- Requirement A: In the forum thread below about grieving a father, what did the writer pick up at the VA last week?
- Requirement B: Extend the forum thread below about grieving a father, starting right after its final post.

- Provided passage:
※
Thanks.....I am now in a bit of a guilt phase. My dad was well enough to walk me down the aisle at our wedding a uear ago, so for that, I am very thankful. I saw a shrink for the duration of my dad's demise, and my goal was to lessen the number of regrets I'd have after he was gone. I was lucky enough to spend time holding his hand, and when he was just hours from leaving us, my dear wife brought me a chair so I could sit with him and speak my peace to him. As I think about that night, tears roll down my cheeks.
Last week, I went to the VA to pick up an American flag that is available to the family members of deceased war vets.
You have no reason to feel guilty. You miss your dad at a very emotional time. You should never feel guilty about that. When I get in a place where you are now I remember the things my dad did to make me love him so much. Try that. My thanks go to you in honor of your father serving for us and this country.
The first holidays are bad, they feel so empty and wrong. Our Thanksgiving was definitely sadder this year (although we didn't miss my husband's dad telling him how to make gravy - over and over and over). If you've been to a shrink (I have) I'm sure they'll say that the first year is the worst. And then it gets better.
※
- Data shown:

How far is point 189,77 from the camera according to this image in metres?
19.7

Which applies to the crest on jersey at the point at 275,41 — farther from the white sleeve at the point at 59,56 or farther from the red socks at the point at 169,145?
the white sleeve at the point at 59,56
※
- Reply A: An American flag, which is available to the family members of deceased war vets.

- Reply B:
You're lucky to have had a great father. It sounds stupid now, but you'll always have the memories of him and the traditions and you'll pass those along to your family. Good luck and hang in there.
I know I'm dreading the weeks to come with Christmas approaching, but I figure it's really all about just one day, 24 hours total. It's the lead-up, preparation, parties and such. All you can do is what is best for you, what feels right. I'm trying to keep busy, but life doesn't leave you alone.
And you should definitely not feel guilty, you did so much for your dad, and it is good you were able to sit and speak with him at the end. That is something that I'm grateful for with my mom, knowing she was surrounded by us at the end, she didn't go alone.
Much love and peace to you and your family, and to everyone here that has lost a loved one.